What, everything’s fine and the ground hit you? There wasn’t a fight, you just walked into the bedpost? The ones your bed doesn’t have? Nobody’s bothering you, ‘pussy’ got scribbled all over your notebooks by mistake? You’re not fighting, your hand is only scraped and swollen because you shut it in the door - every day this week?
He cracks once, just once, spilling honesty over the living room floor in furious muttering; she doesn’t notice how ashamed he is until later, too caught up in her own fury and the relief that he’s finally letting her in. She goes storming up to the school in a haze of guilt-tinged self-righteousness, sick to her stomach with how much she has to say, but at least she’s making it right now. Protecting her son, like mothers do. The good ones, anyway.
“It’s fine,” he hiccups hysterically the next afternoon, face buried in his arms, smudges of salt and snot staining the scratched wood of the kitchen table. “It’s fine, it’s fine, it’s fine…”

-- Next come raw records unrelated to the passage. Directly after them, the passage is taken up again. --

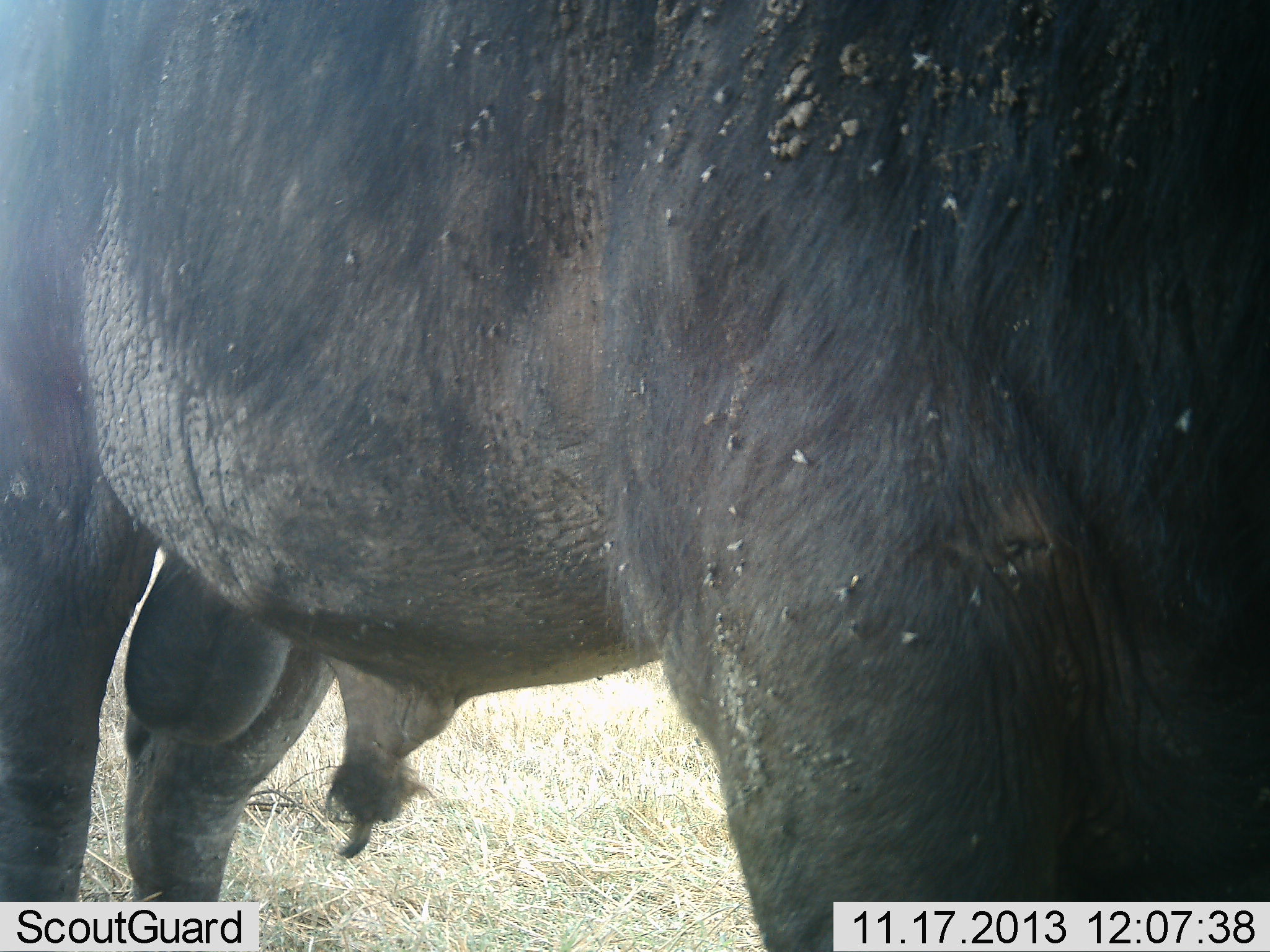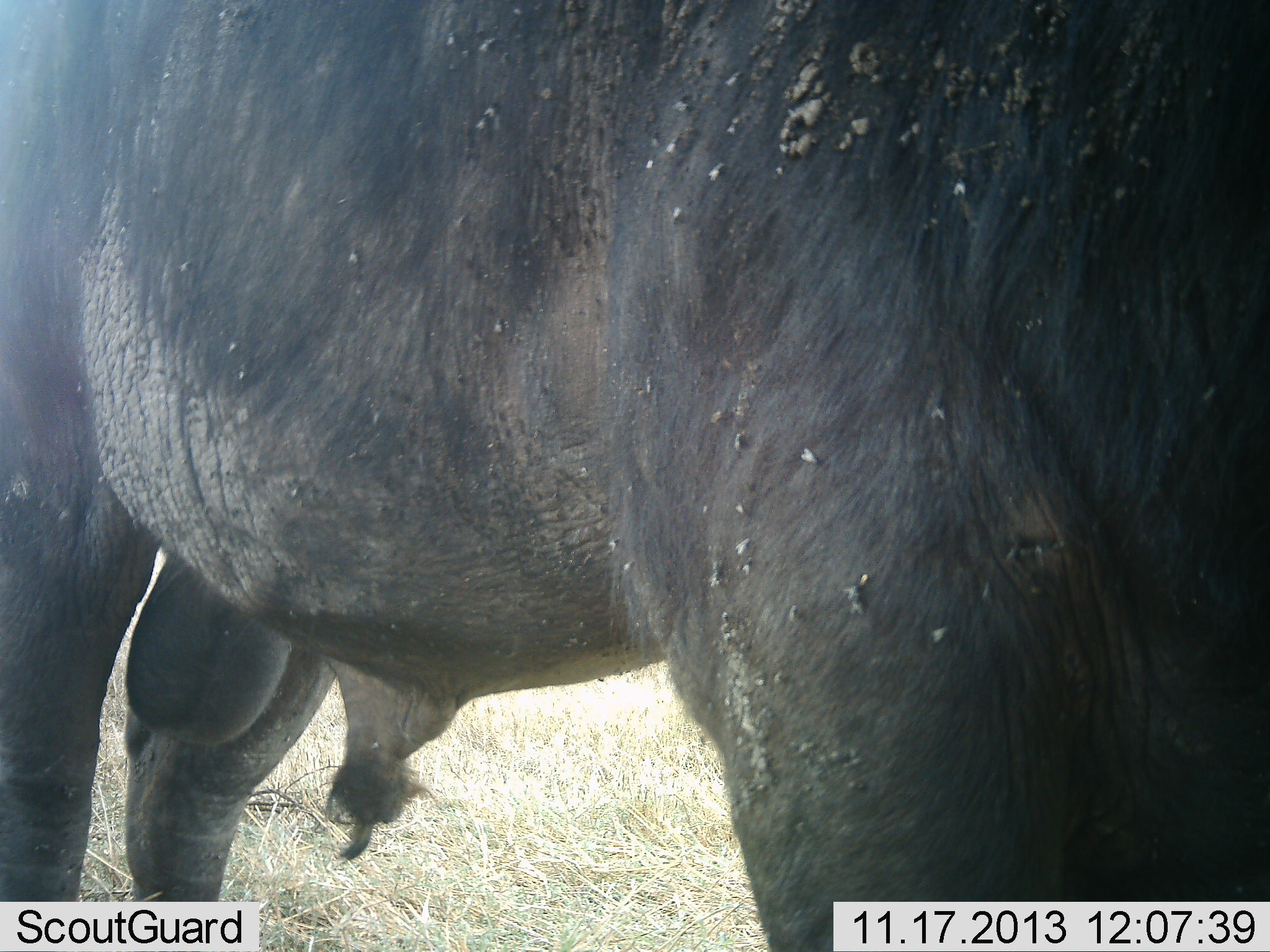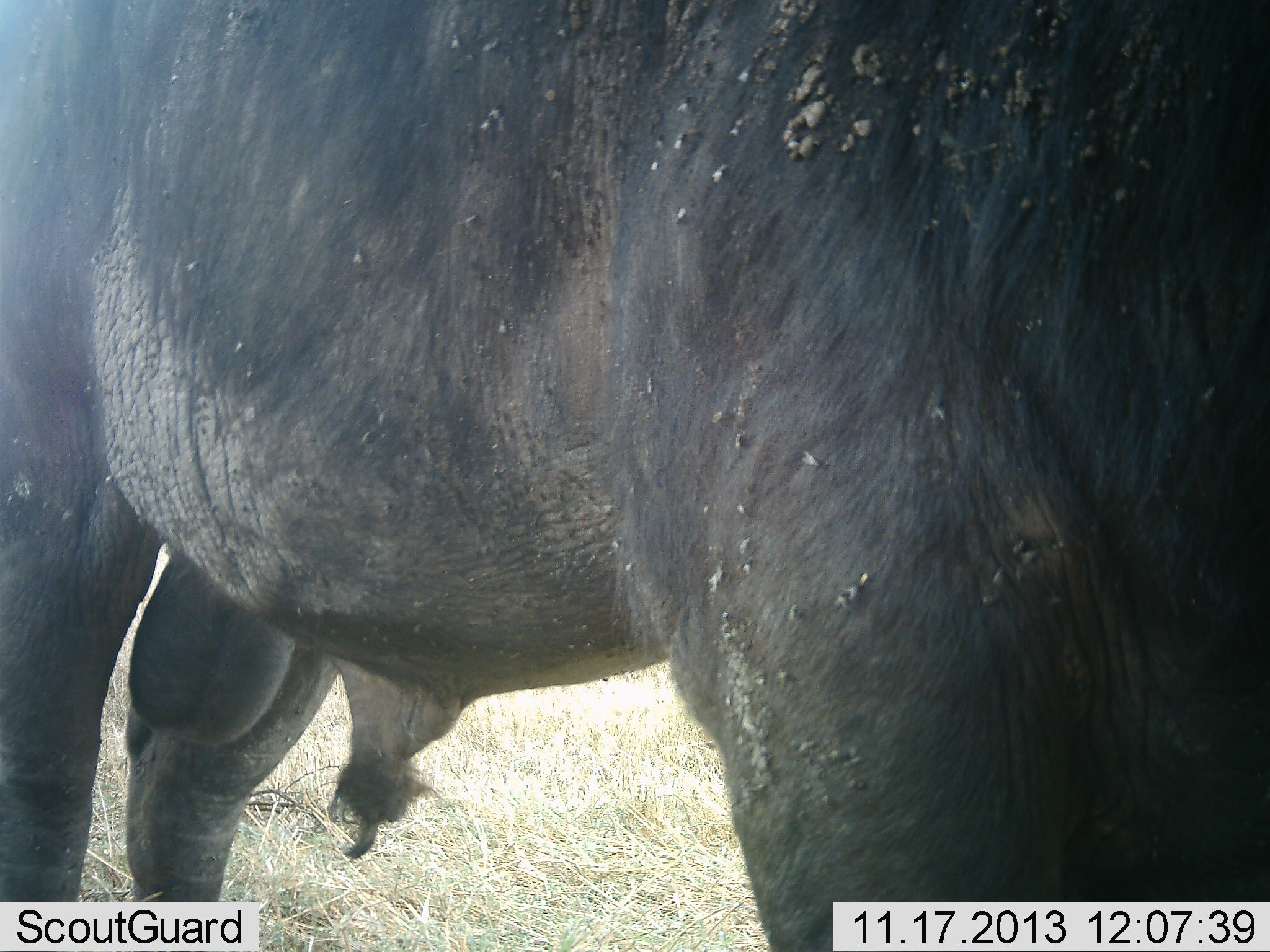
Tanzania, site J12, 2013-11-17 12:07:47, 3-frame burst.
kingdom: Animalia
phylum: Chordata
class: Mammalia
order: Artiodactyla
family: Bovidae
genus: Syncerus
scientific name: Syncerus caffer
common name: cape buffalo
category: buffalo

She never finds out what exactly happened.
There are fewer bruises at the new school, at St. Anselm’s. At first, she thinks that’s better, but she isn’t always sure.
“How was school, Michael? Anything interesting happen?”
Shrug. Shuffled feet, sideways glance. “Not really. It was fine, I guess.”
Fine. She’s starting to hate that. Fine, and you shuffle around and slump on the doors? Fine, and you slam your books on the table hard enough to shake the house? Fine, and you wait for your friend like you’re a soldier going off to war, an over-eager World War II boy proud and excited and afraid?
Fine, and you’re coming home from a Saturday hard-eyed and furious? Fine, and you punched a child? Fine, and you’re falling - jumping - whichever - out of windows?
“Why won’t you talk to me, Michael?”
The words clink onto the kitchen counter, and it takes her a moment to realize that this time she actually said it.
He swears to her that he wasn’t trying to jump - this time - and she pretends that she has any reason to believe him.